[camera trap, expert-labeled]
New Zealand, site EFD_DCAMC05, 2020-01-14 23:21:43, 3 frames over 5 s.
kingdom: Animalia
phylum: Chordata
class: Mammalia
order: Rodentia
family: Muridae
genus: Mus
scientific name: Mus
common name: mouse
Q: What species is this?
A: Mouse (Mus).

> [Exercise directions]:
Would you output every line of the listing exactly?

> [Written answer]:
[camera trap, expert-labeled]
New Zealand, site EFD_DCAMC05, 2020-01-14 23:21:43, 3 frames over 5 s.
kingdom: Animalia
phylum: Chordata
class: Mammalia
order: Rodentia
family: Muridae
genus: Mus
scientific name: Mus
common name: mouse
Q: What species is this?
A: Mouse (Mus).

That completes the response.